Supplied information:
□ □ □ □

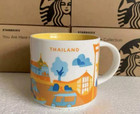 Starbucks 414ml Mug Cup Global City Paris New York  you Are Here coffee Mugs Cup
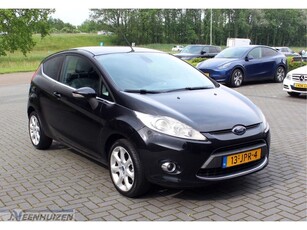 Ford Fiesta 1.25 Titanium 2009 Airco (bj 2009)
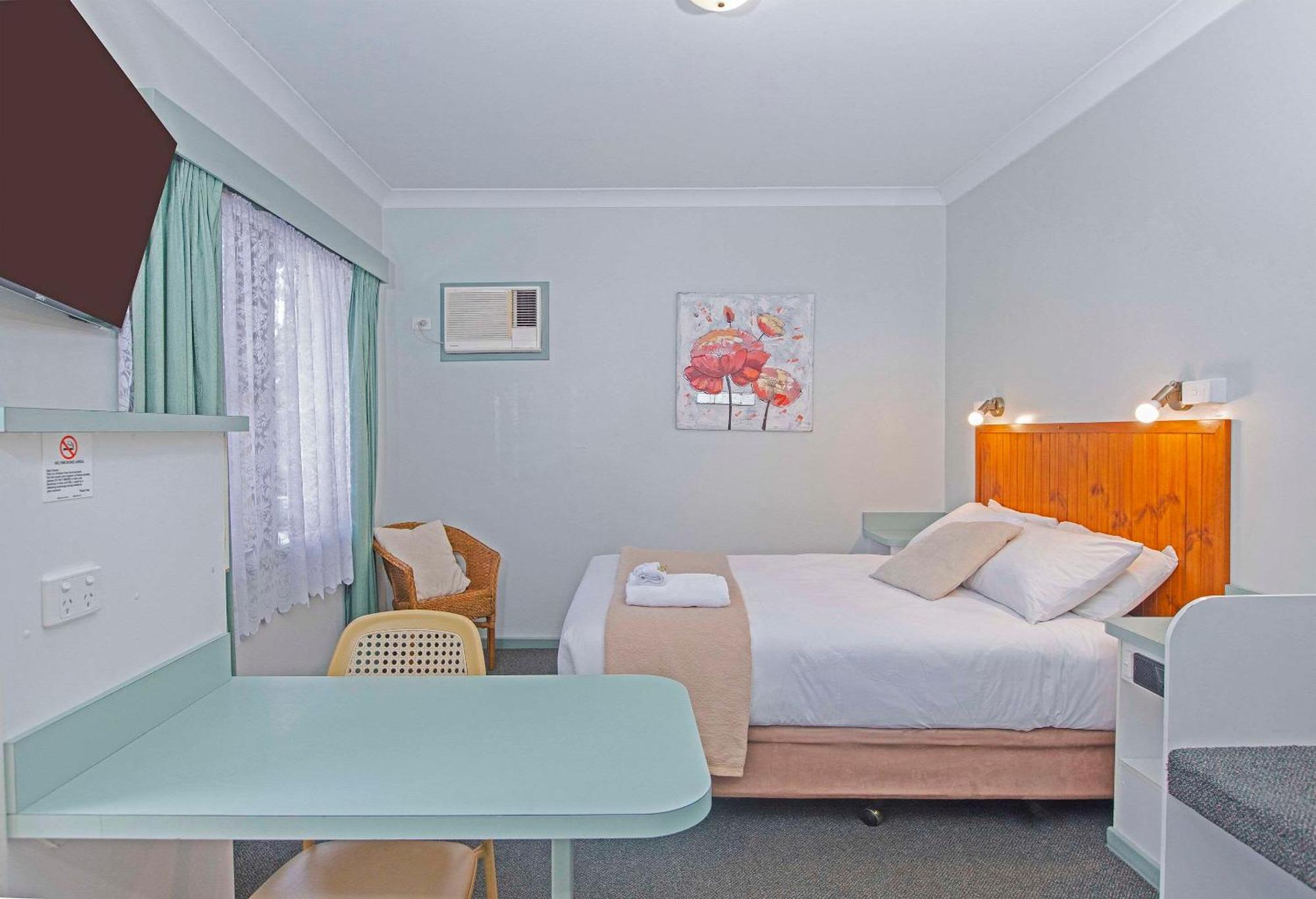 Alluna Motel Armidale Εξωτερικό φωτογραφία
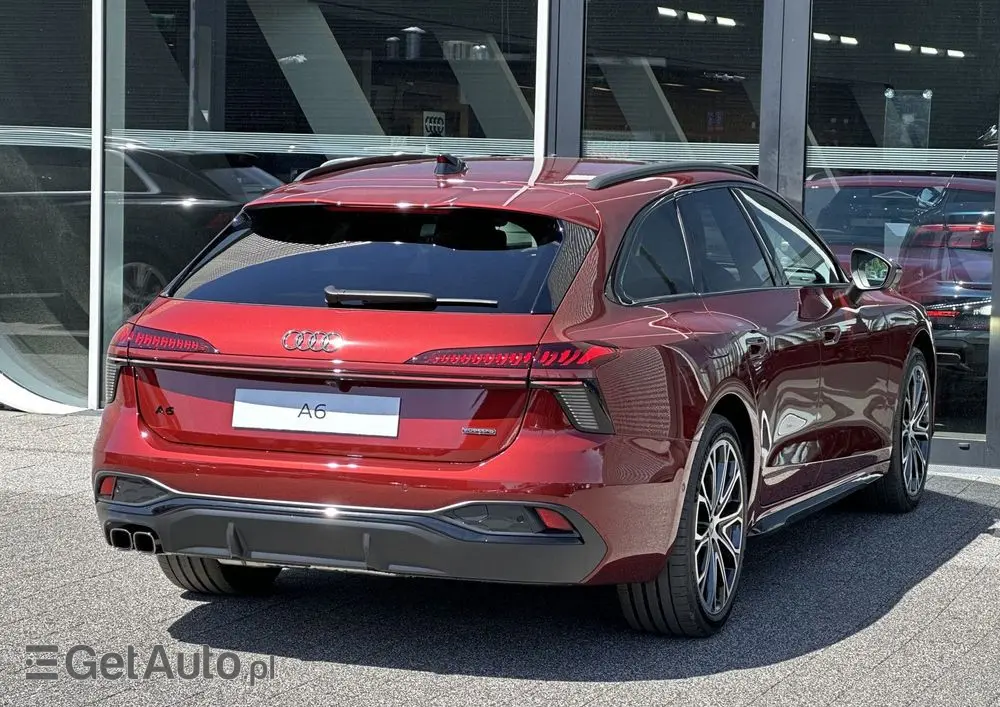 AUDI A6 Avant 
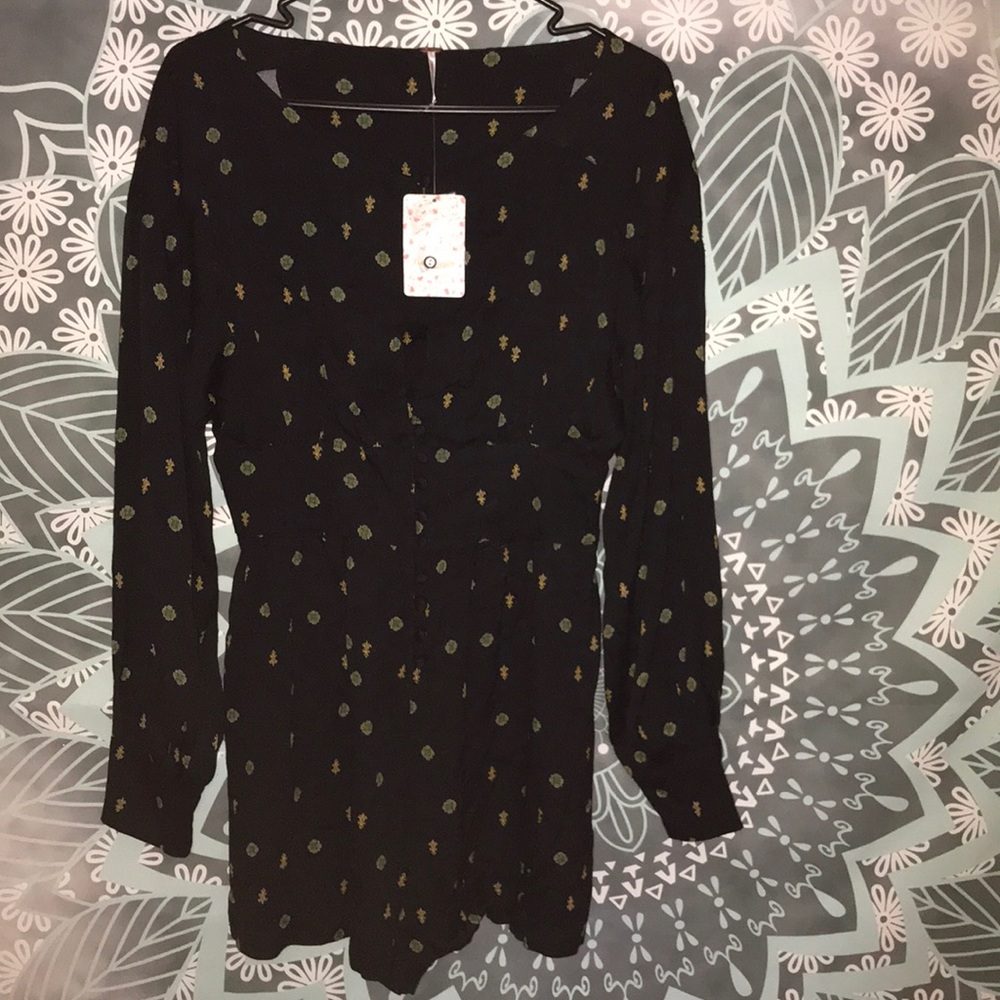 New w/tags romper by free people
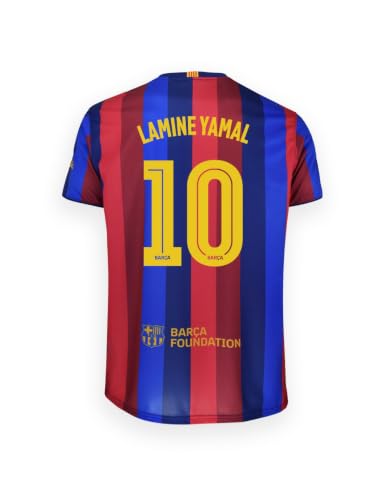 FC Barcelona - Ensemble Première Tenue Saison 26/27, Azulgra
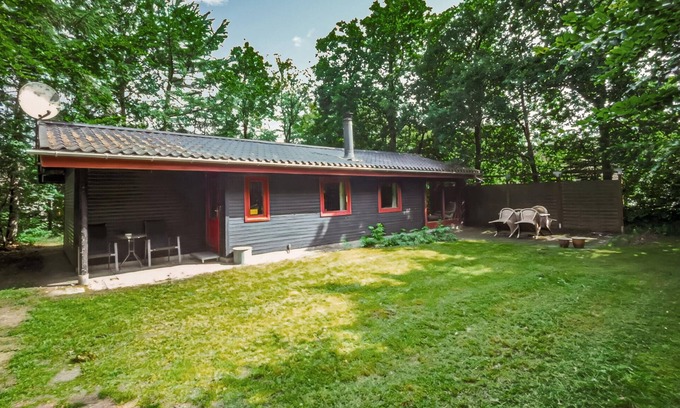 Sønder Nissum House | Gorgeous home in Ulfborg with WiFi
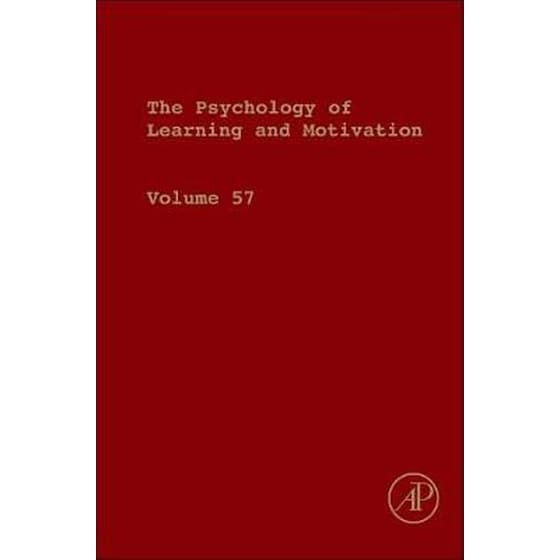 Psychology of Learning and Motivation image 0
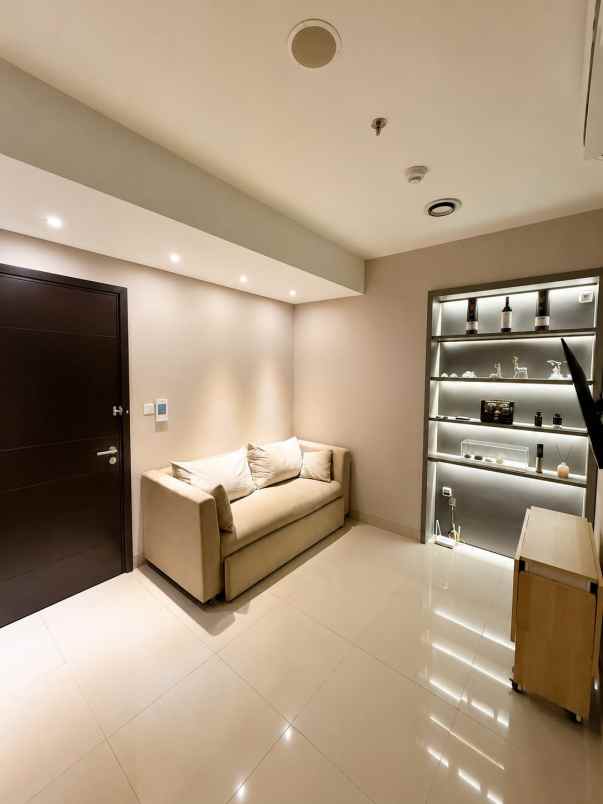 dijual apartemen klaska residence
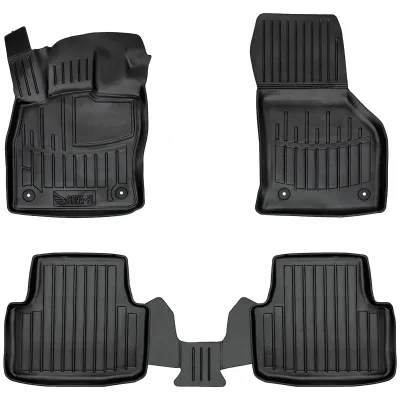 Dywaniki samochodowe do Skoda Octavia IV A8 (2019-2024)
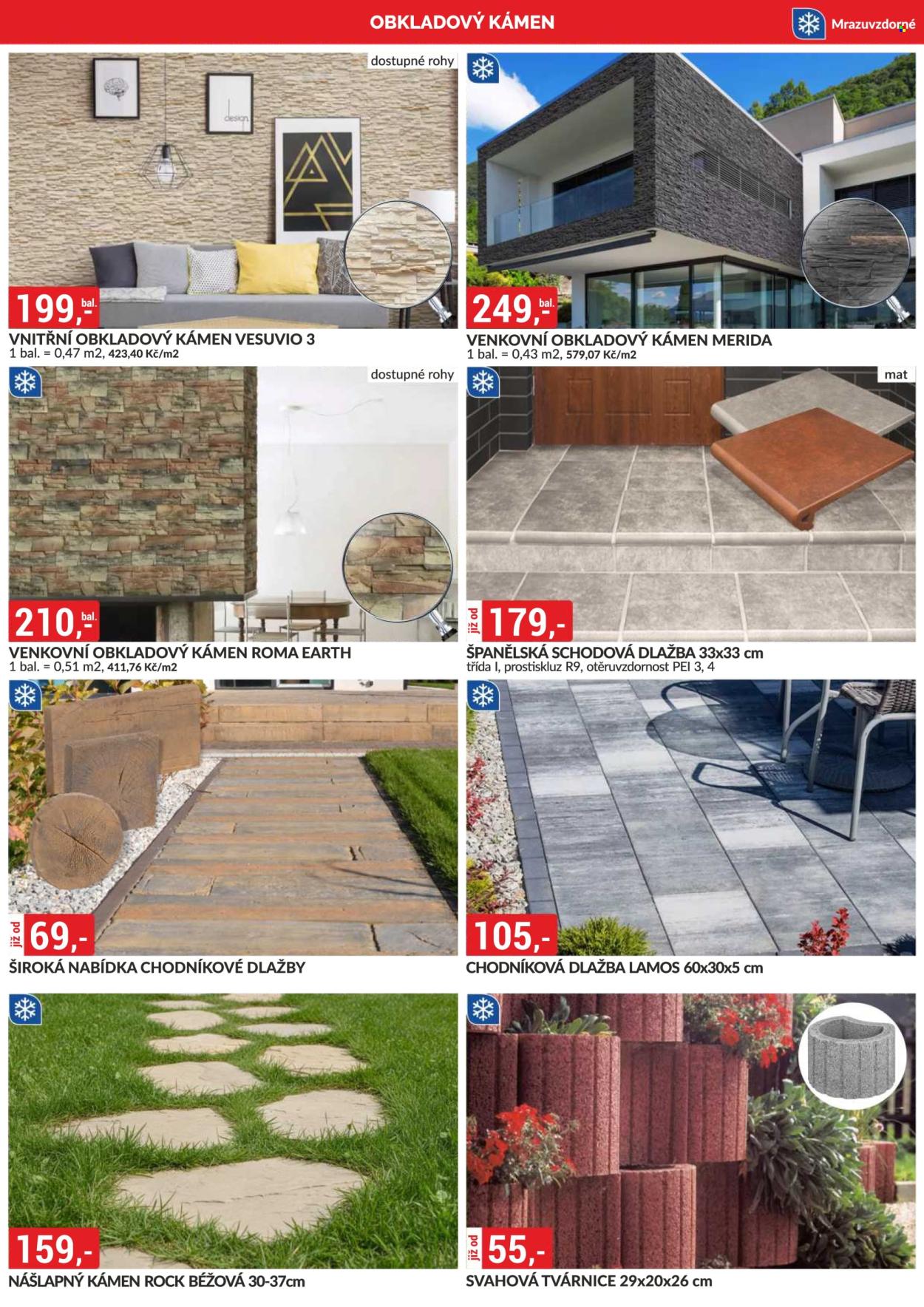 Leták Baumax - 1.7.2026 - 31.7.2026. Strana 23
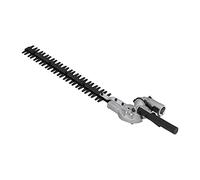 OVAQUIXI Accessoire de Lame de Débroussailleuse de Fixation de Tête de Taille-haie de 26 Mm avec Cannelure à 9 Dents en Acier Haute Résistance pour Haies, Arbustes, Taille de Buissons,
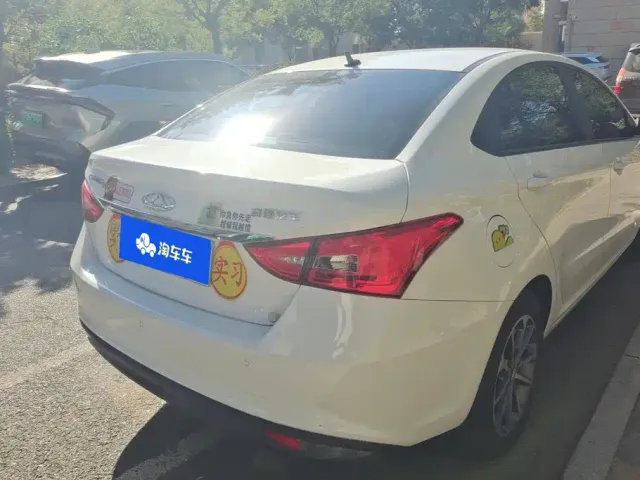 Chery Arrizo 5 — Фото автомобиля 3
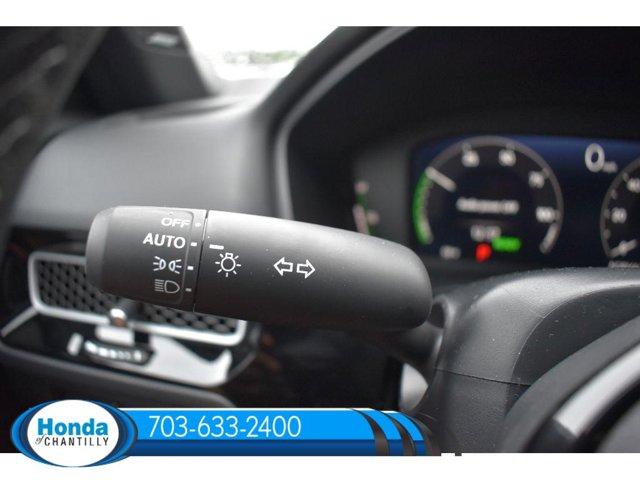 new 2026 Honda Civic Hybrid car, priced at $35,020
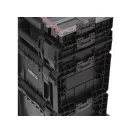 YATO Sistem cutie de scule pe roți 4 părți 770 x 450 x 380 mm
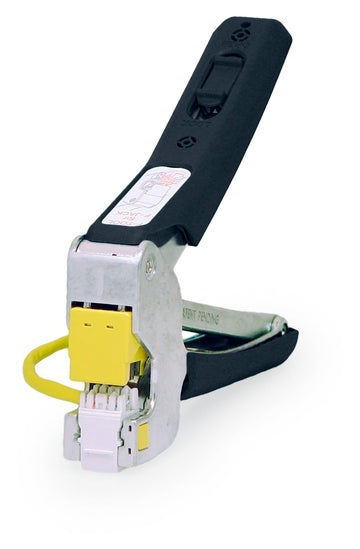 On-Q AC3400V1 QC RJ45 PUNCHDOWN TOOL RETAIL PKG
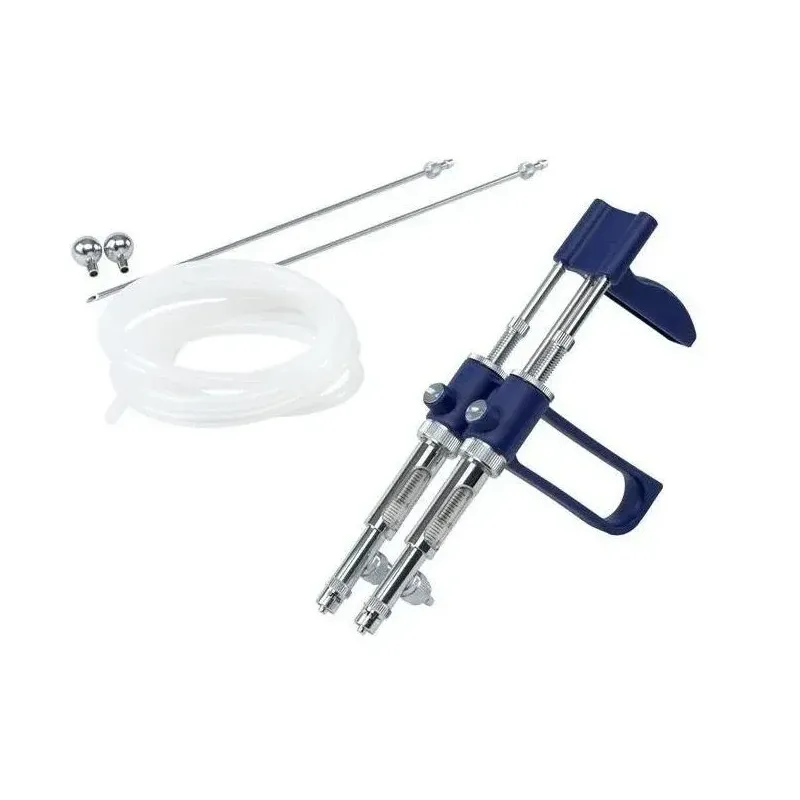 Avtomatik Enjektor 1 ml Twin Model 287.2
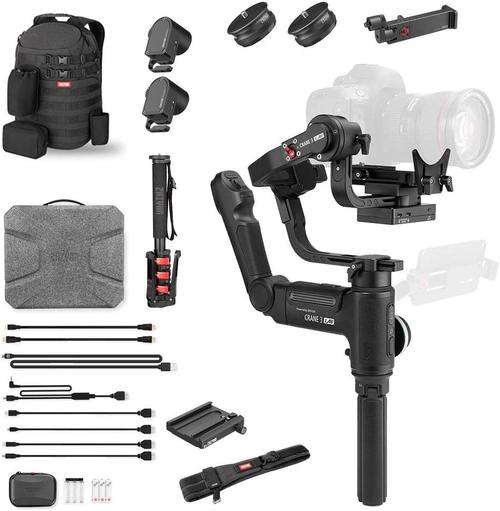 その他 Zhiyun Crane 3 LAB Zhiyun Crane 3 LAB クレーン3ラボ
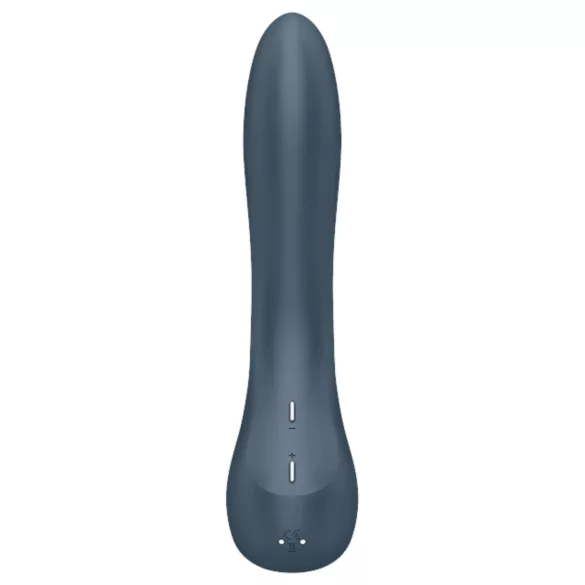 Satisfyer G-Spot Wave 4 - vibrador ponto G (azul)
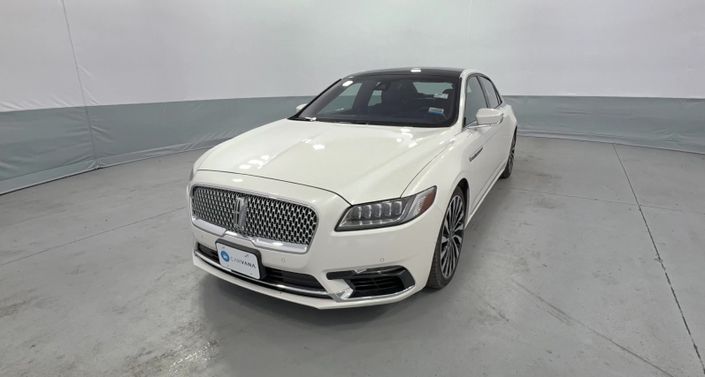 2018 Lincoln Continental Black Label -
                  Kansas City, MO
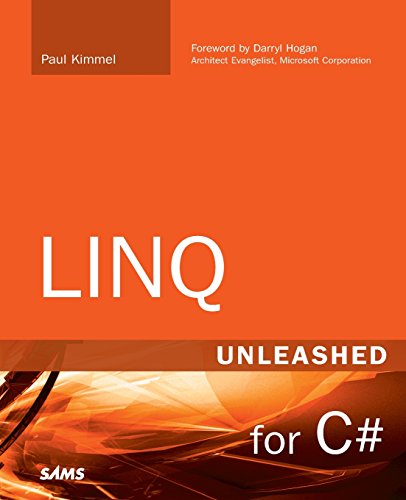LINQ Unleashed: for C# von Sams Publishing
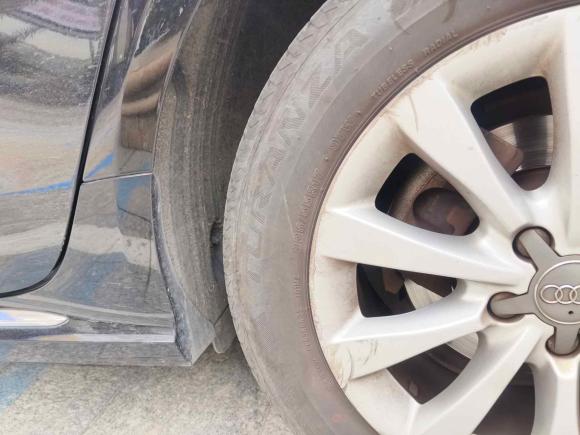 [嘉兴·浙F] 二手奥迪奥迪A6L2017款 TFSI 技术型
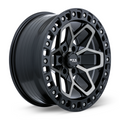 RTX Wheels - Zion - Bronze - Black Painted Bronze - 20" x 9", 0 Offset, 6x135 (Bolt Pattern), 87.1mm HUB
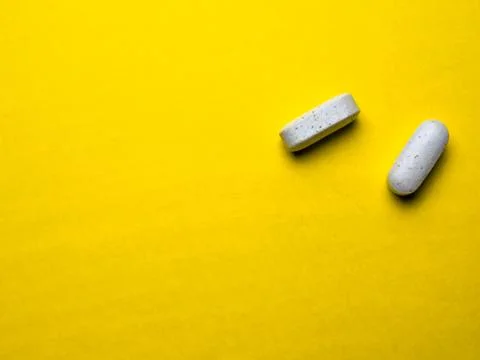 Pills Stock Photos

□ □ □ □

Quote only the lines that start at the line holding "Kansas City, MO" and end at the last line of the entries, including both of those lines, and omit every picture.

                  Kansas City, MO
LINQ Unleashed: for C# von Sams Publishing
 [嘉兴·浙F] 二手奥迪奥迪A6L2017款 TFSI 技术型
 RTX Wheels - Zion - Bronze - Black Painted Bronze - 20" x 9", 0 Offset, 6x135 (Bolt Pattern), 87.1mm HUB
 Pills Stock Photos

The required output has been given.